Steve Kanellakos, Allan Hubley et John Manconi ont eux aussi omis de révéler l'existence de ce groupe lors de leurs entretiens préalables sous serment à la commission.

Pas une omission intentionnelle, jure le maire

Pour l’avocat de la commission, cette omission était intentionnelle, ce qu’a rejeté M. Watson. Le premier magistrat de la Ville a d'ailleurs minimisé l’importance des échanges dans ce groupe.

Non, je ne pense pas que c'était si important parce que c'était des conseils ici et là, quelques phrases ici et là, a-t-il indiqué. Des réponses par oui ou par non, ce n'était pas très riche.

« Les informations les plus substantielles dont nous disposions concernaient nos fournisseurs et notre personnel. »

— Une citation de  Jim Watson, maire d'Ottawa

Jim Watson assure que les conseillers ont reçu toute l’information nécessaire sur le train léger via des notes de service et que rien n'a été caché. Ce n'est pas l'avis de la commission qui a cité plusieurs exemples.

Dans une note du 16 août 2019, on ne mentionne pas que les normes de rendement ont été abaissées pour lancer le train léger, on parle plutôt d’avancées significatives.

Il n’y avait pas de mauvaises informations parce qu’en juillet, à deux occasions différentes, on a indiqué qu’on allait donner l’information à la fin du processus, donc pas au début, pas au milieu, a fait valoir M. Watson.

On a respecté cet engagement envers nos collègues.

Plusieurs personnes assis dans un train léger.

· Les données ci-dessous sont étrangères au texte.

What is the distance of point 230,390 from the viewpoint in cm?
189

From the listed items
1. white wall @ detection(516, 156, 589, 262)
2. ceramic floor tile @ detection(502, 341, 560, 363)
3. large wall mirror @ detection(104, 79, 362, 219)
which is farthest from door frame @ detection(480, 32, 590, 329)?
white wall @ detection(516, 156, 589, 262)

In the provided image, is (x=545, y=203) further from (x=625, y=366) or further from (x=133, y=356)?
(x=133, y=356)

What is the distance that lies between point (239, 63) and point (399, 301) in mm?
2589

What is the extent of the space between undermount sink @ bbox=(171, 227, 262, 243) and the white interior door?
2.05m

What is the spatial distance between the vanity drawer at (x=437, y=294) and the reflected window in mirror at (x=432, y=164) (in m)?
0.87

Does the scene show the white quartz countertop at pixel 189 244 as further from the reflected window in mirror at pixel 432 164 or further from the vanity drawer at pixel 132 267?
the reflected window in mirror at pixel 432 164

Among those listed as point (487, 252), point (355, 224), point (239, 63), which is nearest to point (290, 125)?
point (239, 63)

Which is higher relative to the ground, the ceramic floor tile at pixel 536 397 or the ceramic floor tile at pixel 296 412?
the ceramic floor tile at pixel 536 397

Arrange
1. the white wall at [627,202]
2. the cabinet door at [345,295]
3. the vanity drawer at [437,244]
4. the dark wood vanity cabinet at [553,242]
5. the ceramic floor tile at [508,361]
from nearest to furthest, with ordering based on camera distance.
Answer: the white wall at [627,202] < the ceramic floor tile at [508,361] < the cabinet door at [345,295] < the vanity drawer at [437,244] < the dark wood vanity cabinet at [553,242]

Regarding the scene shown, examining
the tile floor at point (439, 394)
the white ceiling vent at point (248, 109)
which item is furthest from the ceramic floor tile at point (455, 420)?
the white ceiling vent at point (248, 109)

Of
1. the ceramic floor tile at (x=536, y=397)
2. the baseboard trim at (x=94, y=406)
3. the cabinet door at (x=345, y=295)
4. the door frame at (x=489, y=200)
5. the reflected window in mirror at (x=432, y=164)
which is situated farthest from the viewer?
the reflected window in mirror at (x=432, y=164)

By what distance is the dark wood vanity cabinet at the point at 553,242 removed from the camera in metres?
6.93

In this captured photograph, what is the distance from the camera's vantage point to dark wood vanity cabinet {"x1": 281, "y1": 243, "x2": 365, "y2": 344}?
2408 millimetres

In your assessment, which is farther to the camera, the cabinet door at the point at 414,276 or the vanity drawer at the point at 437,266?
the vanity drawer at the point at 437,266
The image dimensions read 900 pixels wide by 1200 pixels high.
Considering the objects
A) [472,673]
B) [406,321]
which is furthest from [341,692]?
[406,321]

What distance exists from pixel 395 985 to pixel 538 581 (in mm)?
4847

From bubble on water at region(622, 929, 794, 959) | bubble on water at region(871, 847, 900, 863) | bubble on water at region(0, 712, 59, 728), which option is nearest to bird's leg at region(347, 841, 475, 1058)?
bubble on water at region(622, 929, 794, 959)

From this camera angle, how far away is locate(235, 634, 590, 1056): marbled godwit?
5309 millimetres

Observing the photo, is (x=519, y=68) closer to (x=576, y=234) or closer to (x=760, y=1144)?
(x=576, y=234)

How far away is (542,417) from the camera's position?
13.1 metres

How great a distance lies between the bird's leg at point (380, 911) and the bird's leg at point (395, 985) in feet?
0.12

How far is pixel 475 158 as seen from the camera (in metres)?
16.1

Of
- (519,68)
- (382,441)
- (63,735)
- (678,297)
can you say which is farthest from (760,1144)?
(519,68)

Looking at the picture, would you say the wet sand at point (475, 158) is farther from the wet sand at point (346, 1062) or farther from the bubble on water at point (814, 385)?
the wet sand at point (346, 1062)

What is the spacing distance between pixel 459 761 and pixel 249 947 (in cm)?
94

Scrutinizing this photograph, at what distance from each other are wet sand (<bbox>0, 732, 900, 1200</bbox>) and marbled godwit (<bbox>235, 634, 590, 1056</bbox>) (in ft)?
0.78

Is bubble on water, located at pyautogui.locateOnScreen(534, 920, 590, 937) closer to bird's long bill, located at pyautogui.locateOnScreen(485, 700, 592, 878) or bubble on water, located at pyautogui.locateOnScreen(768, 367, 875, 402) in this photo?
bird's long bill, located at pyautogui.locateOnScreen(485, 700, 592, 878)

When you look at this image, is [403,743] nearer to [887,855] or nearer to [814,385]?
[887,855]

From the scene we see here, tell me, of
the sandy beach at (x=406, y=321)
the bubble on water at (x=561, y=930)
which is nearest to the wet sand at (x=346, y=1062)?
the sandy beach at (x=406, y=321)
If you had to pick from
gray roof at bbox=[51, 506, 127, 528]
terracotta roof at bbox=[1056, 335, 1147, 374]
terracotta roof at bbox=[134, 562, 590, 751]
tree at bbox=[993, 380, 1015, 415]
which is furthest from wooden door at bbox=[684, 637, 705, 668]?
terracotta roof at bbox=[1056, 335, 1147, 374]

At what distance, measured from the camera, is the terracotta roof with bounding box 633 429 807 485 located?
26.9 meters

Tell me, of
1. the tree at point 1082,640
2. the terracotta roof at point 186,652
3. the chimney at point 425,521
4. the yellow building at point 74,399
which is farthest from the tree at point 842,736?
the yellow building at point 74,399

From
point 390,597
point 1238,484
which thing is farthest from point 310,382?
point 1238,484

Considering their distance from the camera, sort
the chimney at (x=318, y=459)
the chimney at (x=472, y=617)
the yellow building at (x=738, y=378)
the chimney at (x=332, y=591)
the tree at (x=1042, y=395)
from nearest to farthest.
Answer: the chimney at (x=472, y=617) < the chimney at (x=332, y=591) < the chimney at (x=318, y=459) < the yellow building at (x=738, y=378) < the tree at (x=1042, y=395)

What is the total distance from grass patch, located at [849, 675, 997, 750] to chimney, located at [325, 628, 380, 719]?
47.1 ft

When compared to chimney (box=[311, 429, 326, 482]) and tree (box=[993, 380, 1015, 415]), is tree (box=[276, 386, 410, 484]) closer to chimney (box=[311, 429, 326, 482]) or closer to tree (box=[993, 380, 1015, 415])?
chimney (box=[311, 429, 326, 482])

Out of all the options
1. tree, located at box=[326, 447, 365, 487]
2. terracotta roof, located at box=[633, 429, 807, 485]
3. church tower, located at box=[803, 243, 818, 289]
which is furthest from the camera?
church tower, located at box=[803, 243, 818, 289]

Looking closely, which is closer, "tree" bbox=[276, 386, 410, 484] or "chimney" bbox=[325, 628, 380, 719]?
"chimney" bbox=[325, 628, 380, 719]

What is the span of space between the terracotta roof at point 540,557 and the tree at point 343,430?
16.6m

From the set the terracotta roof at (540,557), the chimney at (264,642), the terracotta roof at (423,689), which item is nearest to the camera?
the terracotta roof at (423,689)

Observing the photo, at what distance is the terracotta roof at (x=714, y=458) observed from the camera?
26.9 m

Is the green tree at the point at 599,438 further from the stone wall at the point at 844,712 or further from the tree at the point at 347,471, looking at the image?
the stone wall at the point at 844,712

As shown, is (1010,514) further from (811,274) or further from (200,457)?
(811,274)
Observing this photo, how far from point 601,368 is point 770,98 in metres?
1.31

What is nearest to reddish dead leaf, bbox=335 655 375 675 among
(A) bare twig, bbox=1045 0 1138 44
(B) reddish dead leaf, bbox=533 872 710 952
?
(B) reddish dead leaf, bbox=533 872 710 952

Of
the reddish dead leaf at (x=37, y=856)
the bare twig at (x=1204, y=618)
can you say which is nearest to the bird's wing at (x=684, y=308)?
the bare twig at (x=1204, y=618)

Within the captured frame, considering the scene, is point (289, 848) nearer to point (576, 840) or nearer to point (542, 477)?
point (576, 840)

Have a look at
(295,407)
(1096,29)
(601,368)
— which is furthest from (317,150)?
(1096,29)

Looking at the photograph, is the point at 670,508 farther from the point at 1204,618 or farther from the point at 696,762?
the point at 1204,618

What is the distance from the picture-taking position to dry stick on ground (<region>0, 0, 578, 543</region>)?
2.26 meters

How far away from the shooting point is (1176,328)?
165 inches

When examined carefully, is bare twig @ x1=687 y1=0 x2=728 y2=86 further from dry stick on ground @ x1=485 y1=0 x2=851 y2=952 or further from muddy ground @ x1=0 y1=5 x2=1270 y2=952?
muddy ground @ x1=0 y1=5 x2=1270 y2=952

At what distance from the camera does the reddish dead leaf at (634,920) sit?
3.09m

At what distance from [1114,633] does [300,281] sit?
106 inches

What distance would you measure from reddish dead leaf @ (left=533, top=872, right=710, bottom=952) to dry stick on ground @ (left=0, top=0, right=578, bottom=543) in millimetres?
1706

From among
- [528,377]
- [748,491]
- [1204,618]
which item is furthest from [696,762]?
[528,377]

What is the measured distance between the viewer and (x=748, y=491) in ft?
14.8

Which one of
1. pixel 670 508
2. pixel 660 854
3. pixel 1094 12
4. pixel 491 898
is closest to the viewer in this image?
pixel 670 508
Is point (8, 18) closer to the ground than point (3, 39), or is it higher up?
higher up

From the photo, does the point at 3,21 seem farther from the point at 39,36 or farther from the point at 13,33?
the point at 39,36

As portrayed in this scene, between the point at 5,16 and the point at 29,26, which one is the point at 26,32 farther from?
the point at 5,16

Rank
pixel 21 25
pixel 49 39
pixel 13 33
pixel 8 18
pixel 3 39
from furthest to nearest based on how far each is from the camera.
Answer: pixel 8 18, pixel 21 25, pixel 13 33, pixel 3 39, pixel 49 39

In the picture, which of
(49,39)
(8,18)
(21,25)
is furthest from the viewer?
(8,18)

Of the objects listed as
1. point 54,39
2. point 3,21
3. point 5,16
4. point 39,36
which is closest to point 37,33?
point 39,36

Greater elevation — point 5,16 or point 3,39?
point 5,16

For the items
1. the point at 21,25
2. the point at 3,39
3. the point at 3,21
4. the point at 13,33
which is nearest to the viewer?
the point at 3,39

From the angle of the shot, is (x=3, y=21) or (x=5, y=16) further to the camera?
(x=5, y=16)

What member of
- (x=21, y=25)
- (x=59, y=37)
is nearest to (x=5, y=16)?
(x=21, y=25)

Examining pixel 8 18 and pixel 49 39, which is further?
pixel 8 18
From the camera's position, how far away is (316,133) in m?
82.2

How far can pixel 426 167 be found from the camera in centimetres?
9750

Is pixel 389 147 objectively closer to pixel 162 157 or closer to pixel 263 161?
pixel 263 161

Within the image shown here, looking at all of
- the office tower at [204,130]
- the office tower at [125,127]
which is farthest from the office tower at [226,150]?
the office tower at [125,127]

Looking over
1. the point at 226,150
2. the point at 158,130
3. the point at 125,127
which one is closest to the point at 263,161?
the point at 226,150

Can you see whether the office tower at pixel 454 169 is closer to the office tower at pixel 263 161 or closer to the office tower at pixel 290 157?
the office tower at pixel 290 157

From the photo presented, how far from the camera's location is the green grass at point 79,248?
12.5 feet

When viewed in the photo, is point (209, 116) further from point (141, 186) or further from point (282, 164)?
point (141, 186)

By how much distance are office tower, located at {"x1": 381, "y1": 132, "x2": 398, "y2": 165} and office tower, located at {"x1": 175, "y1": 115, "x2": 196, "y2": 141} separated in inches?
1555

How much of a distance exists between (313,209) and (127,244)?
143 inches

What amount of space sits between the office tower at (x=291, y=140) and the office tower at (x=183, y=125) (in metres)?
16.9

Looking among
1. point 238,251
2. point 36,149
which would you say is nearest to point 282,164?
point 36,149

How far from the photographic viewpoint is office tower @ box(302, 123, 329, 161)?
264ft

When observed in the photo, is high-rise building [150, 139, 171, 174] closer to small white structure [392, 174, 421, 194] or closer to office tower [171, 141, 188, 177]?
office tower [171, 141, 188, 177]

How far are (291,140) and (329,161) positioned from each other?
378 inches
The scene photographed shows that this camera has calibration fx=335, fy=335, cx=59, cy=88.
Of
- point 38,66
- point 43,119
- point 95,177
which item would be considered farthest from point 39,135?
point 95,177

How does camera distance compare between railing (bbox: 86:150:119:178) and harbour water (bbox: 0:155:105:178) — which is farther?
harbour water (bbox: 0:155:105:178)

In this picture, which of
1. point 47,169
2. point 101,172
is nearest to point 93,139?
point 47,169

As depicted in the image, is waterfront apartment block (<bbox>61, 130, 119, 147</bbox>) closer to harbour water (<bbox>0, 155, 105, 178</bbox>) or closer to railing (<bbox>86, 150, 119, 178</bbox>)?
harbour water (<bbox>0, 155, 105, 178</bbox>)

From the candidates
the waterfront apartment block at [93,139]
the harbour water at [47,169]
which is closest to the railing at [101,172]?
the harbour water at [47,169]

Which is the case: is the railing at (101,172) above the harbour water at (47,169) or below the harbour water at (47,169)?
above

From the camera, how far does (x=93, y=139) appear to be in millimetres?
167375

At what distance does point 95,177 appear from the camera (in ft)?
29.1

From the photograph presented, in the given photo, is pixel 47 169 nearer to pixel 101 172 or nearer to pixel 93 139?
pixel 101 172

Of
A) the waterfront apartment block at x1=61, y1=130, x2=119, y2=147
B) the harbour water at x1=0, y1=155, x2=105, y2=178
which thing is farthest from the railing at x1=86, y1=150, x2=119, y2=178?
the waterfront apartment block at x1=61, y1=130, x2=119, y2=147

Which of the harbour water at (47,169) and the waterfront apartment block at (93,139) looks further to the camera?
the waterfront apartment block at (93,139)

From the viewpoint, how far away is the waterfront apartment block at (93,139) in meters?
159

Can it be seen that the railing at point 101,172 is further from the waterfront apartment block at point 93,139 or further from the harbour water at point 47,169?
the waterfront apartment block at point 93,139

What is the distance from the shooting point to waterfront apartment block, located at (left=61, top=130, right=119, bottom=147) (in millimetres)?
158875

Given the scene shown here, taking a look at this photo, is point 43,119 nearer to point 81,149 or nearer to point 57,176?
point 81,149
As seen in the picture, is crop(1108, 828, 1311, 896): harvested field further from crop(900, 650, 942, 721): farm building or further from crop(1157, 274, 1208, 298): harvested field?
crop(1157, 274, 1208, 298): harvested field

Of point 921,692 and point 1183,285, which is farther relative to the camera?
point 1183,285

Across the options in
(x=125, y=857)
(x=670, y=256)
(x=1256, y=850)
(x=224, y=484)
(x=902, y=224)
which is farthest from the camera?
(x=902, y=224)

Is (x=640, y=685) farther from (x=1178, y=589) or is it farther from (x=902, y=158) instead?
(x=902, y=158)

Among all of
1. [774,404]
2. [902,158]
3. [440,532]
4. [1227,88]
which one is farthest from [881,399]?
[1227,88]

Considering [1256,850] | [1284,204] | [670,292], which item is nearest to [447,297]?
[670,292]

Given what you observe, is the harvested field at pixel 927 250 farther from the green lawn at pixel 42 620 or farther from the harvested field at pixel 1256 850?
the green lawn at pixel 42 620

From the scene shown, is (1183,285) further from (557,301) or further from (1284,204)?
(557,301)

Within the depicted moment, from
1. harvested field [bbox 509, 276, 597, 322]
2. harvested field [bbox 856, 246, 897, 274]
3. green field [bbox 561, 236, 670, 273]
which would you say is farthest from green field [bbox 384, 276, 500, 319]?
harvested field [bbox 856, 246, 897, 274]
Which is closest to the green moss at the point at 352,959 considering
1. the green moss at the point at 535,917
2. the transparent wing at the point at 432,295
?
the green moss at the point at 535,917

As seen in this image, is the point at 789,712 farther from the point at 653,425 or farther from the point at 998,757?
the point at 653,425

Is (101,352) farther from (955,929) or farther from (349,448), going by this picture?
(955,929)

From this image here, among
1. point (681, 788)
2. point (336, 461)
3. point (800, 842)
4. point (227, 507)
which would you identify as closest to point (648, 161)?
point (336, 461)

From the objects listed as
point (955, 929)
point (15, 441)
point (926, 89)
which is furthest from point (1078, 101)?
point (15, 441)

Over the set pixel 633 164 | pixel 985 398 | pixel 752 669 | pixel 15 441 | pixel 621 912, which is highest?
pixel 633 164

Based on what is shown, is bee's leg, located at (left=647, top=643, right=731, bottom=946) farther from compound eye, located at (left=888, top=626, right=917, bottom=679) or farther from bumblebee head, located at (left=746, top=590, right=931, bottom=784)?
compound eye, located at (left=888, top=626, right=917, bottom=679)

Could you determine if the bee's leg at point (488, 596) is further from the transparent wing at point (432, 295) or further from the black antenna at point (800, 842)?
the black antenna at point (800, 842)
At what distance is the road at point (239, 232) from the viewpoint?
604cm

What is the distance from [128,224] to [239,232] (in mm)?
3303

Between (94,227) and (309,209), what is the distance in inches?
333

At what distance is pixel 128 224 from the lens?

Jim Watson, au centre, dans le train léger avec un certain nombre de responsables municipaux et politiciens le 23 août 2019, lorsque la Ville a symboliquement accepté le système sur rail du Groupe de transport Rideau (archives).

Photo : Radio-Canada / Joanne Chianello

Il était donc convenu que l’information serait fournie à la fin des essais, ce qui avait été accepté par les conseillers. Mais plusieurs d’entre eux estiment ne pas avoir pu prendre de décision éclairée en ne connaissant pas les problèmes rencontrés au cours des essais.

La commission reprendra ses travaux lundi pour une dernière semaine. Les audiences publiques prendront fin le 8 juillet.

Parmi les témoignages à surveiller, on retrouve celui du directeur municipal, Steve Kanellakos, lundi et celui de Nicolas Truchon, chef de la direction du Groupe de transport Rideau, jeudi.